— start of Provided material —

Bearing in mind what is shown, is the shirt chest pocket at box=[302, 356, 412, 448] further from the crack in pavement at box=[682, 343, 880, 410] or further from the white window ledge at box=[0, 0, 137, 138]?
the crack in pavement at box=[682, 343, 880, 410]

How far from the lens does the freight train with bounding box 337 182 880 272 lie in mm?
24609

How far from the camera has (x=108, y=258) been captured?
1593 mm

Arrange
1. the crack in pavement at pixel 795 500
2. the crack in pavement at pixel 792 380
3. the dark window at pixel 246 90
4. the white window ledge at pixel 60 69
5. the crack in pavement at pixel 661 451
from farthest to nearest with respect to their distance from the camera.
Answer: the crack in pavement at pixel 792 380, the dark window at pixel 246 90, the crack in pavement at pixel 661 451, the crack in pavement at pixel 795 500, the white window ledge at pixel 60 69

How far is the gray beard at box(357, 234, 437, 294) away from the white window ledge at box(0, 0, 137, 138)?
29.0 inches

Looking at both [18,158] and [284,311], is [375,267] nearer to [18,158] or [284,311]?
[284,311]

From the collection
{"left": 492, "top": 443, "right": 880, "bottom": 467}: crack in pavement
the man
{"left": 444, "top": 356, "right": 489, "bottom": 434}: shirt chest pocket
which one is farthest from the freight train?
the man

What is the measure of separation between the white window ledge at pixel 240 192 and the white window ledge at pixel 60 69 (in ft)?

— end of Provided material —
— start of Provided material —

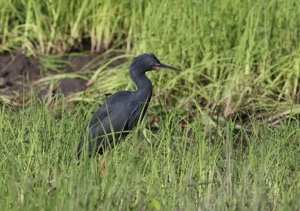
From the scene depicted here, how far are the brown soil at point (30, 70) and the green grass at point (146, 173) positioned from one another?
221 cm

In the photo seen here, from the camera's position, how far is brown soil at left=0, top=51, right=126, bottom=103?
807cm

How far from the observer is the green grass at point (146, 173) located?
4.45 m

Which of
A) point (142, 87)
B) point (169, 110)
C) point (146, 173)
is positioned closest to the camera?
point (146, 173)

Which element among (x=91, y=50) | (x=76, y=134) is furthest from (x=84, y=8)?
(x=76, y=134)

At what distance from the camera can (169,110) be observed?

— end of Provided material —

▸ Work instructions
Copy the rows starting at the line that has "Which element among" and stopping after the line that has "At what distance". Swap "furthest" for "farthest" and leave everything else as it is.

▸ Answer for this exercise
Which element among (x=91, y=50) | (x=76, y=134) is farthest from (x=84, y=8)?
(x=76, y=134)

At what distance from the camera can (169,110) be observed?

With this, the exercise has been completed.